__REQUIRED ACTIONS__:
[a] Rewrite everything from "Which brings us" down to "forth as we can." in the earnings call transcript, putting "operating income" in place of "EBITDA".
[b] Could you carry the earnings call transcript forward from its last line?

__SOURCE__:
-- START --
Laurence Alexander - Analyst
And lastly, given the sharp improvement that you expect for a couple of the segments, do you think you can get back to EPS profitability in Q2?
Peter Huntsman - President, CEO
I'm not sure that -- well, I'm not sure. We're not going to be giving that sort of guidance. The volatility that we're seeing in the markets, that's not something that we've done in the past.
Laurence Alexander - Analyst
Fair enough, thanks.
Operator
Frank Mitsch, BB&T Capital Markets.
Frank Mitsch - Analyst
Can you take -- can you give us an idea as to the impact of foreign exchange and raw materials were for the first quarter and what your expectation is in terms of second quarter for those two issues?
Kimo Esplin - EVP, CFO
Frank, I think we may help you if you look at slide 3, the bridge from first quarter '08 to first quarter '09 you can see that FX revaluation and transaction $17 million benefit in the bridge.
Frank Mitsch - Analyst
Yes. How about on a sequential basis?
Kimo Esplin - EVP, CFO
I have it, let me just grab it just a second.
Frank Mitsch - Analyst
And would your expectation be that your -- with respect to raw materials you expect a continued benefit?
Kimo Esplin - EVP, CFO
Yes, as we're an average cost inventory company, and so that really -- the benefits of lower raw materials that we started to experience late last year really are slowly flowing through our balance sheet and into the P&L. So as we look at each of our businesses, the cost per unit flowing through the P&L continues to go down. Sequentially we were flat currency wise.
Frank Mitsch - Analyst
Okay, all right. And then, Peter, you talked a little bit about operating rates in Polyurethanes in China. Can you talk a bit broadly about operating rates for the overall firm or maybe highlight some of the individual units like Pigments and your expectations for second quarter?
Peter Huntsman - President, CEO
I think, Frank, that it's -- I don't want to get into the granularity on a product-by-product basis, but I think that it's safe to say that across the board I think industry wide, as we look at the entire industry, it's safe to say that demand in most areas we're down probably 25% to 35% depending on end use applications. And during that time period obviously Huntsman was trying to get rid of as much of the higher cost of inventory in our system as we could.
So our operating rates were probably 10% to 15% lower than that -- or our operating rates probably -- I look at polyurethane, operating rates today are around 60% globally. And so when you think we're running very aggressively in Asia, we're probably operating around 50% in the rest of the world, that's not to say that that's where the demand is. It is to say that where demand is today in our efforts to lower inventory further and to free up cash that we are going to see a lower capacity rate.
Which brings us to a broader question of judging that performance over all the Company. If you were to look at the EBITDA versus the managing for cash, we obviously could have had a higher EBITDA and generated less cash. I think at these times we want to make sure that we're managing our cash as prudently as we can, that we're getting rid of as much of the higher price inventory and so forth as we can.
-- END --
__SUPPLIED RECORDS__:
-- START --
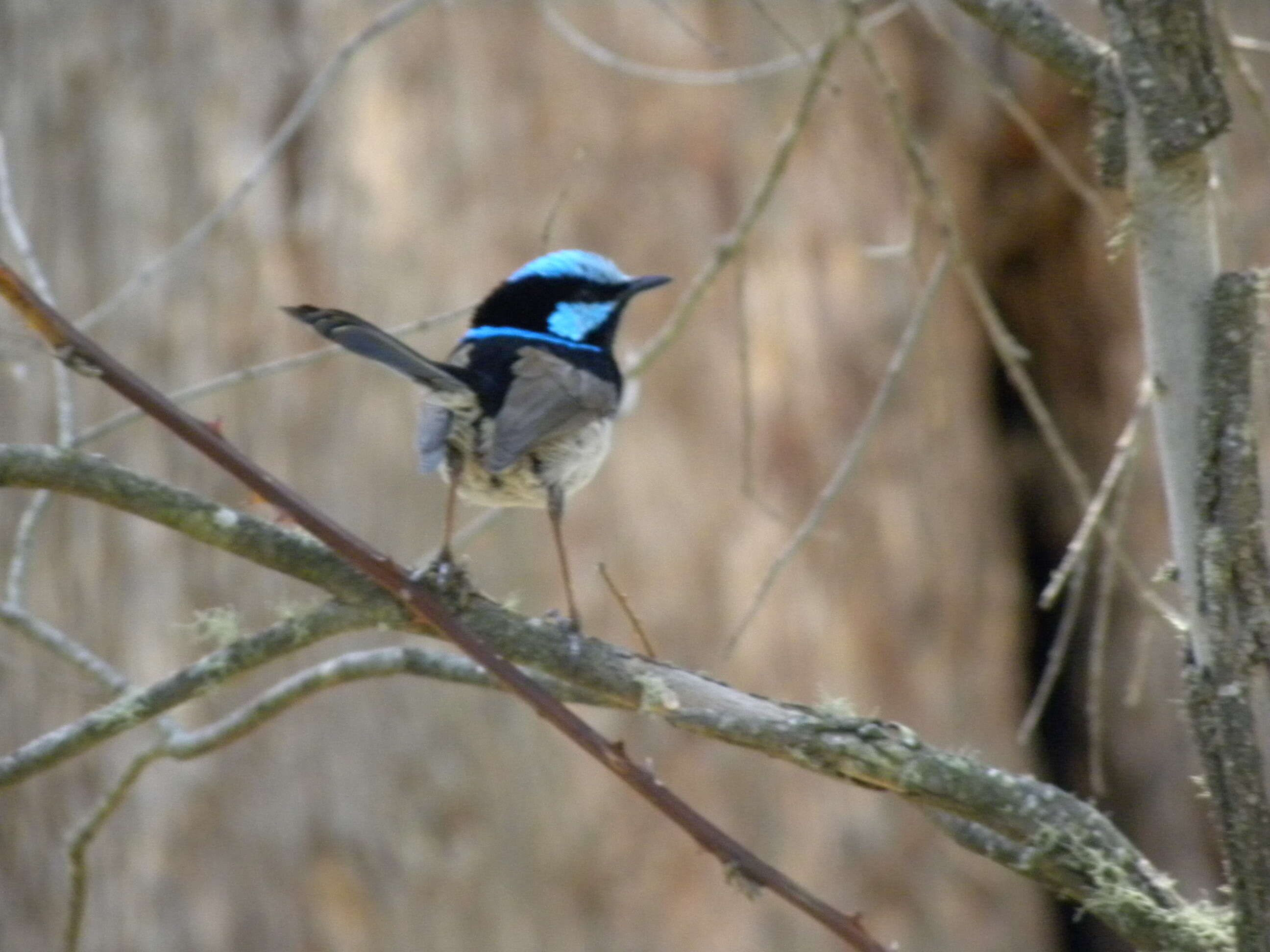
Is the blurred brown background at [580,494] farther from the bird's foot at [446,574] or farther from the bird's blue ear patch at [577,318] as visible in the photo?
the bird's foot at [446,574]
-- END --
-- START --
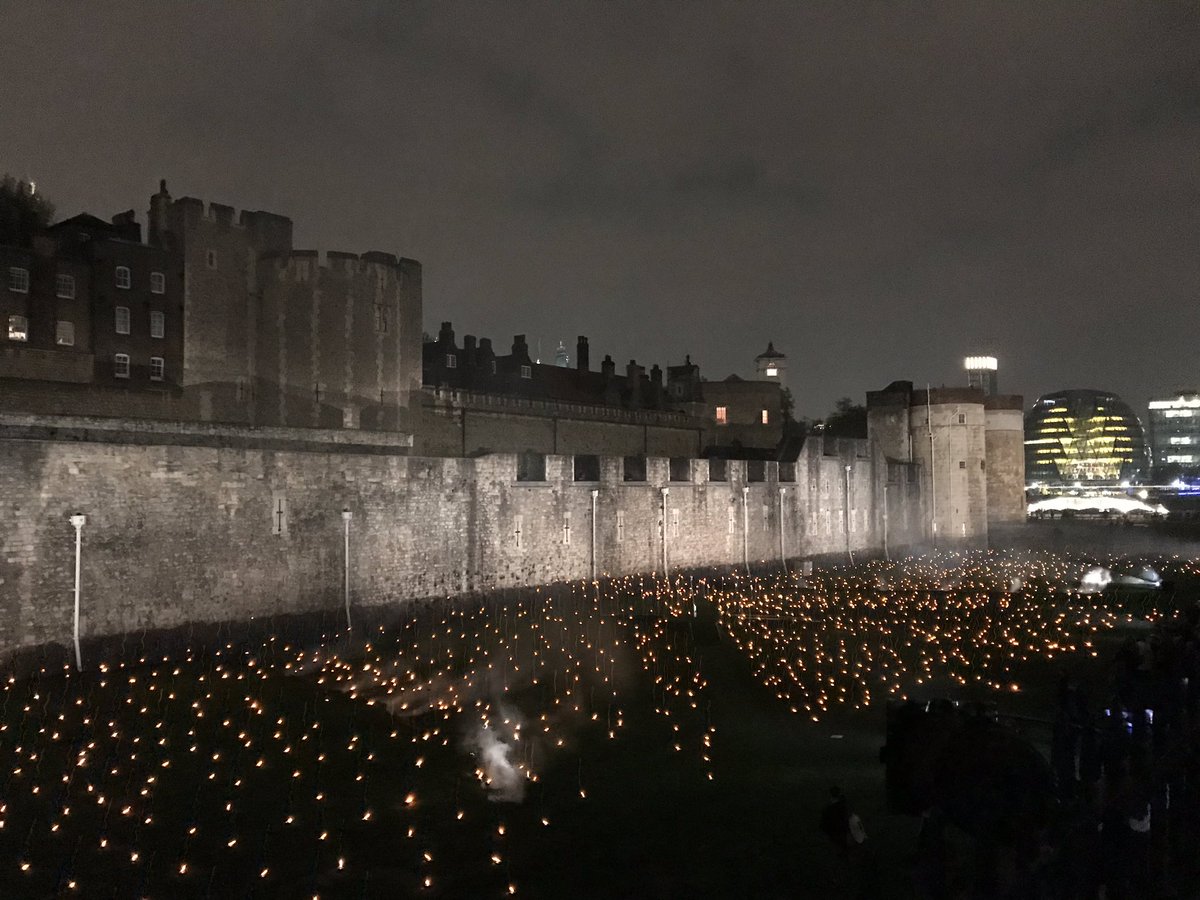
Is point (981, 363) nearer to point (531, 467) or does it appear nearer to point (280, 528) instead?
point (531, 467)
-- END --
-- START --
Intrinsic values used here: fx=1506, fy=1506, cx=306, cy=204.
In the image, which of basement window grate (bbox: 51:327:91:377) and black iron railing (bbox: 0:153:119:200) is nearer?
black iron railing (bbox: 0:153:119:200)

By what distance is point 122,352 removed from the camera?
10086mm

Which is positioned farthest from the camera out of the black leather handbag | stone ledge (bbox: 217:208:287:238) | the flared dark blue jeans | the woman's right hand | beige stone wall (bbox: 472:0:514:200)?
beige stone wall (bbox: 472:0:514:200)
-- END --
__RESULTS IN ORDER__:
[a]
Which brings us to a broader question of judging that performance over all the Company. If you were to look at the operating income versus the managing for cash, we obviously could have had a higher operating income and generated less cash. I think at these times we want to make sure that we're managing our cash as prudently as we can, that we're getting rid of as much of the higher price inventory and so forth as we can.

[b]
So as we reduce our operating rates, as we did in the first quarter and as we will in some of our businesses in the beginning of the second quarter, and I'm hopeful by the end of the second quarter that our operating rates will really be matching the overall demand that we see in the industry, we'll be taking an EBITDA hit, if you will, because we'll have those fixed costs spread out over fewer pounds of production.
Frank Mitsch - Analyst
All right.
Kimo Esplin - EVP, CFO
Case in point, I guess we have two, two of our divisions, Frank, are utilization rate sensitive, that would be MDI, we talked about that, and in Pigments TiO2. In the quarter we probably operated our plants at just a little over 50% utilization rates. If we were operating based on market demand that would be probably closer to 70%.
Frank Mitsch - Analyst
And I agree, Peter, we have been hearing about MDI coming back in terms of pricing and so forth, unfortunately you can't really say all that much about the -- on the Pigments side. But just, can you help me understand the volume numbers on Performance Products. Volumes are down 3%, now it says it's adjusted to include tolling. I believe you said detergents are largest business, you were down 15% on a volume basis for your largest business. So it obviously improved in other parts; can you just spend a moment (technical difficulty) to point out where that occurred?
Kimo Esplin - EVP, CFO
One of the strongest businesses we had in the quarter was Ethyleneamines, and Ethyleneamines goes into things like curing agents --.
Peter Huntsman - President, CEO
That would be epoxy curing agents and so forth, wind turbines would be an example of that. And quarter to quarter that looks like it was up about all most 20%.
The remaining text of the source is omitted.